These changes put the school in a predicament, which is why I said I was officially a peculiar child. The only support the district had at the time was special education. I was the first student in the Marysville school district to be simultaneously enrolled in advanced and remedial classes. For an hour a day, I sat in the library with a few kids who had physical disabilities that prevented them from functioning in the standard classroom environment. The administration assumed I needed help learning science and mathematics and special education was their solution. But learning wasn’t my problem; I knew the material. My biggest issue was getting the work done. I was far more intelligent than they understood. They made a false equivalence between achievement and intelligence. If I was so smart, they assumed my grades should be better.

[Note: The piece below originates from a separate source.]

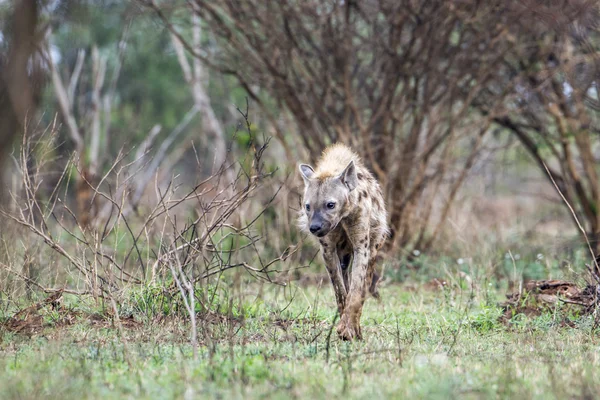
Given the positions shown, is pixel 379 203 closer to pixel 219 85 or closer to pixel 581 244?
pixel 581 244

My learning disability caused me to write slower than most kids. My brain also functioned at a faster pace than the teacher could teach, so I grew bored and distracted. Neither of those issues were addressed through special education nor did it inhibit my ability to comprehend the lessons I was supposed to learn. My biggest challenge was that I didn’t do the work. Either I didn’t have enough time or attention. I literally couldn’t keep up.
These days, I consider myself a constant learner. Maybe it’s a rebellious act against those teachers who never thought it could be done, my way of proving them wrong. I've become an autodidact. I study even when it’s not required because I have a strong desire to learn and know more. As an adult, I still want to be the smartest kid in the room.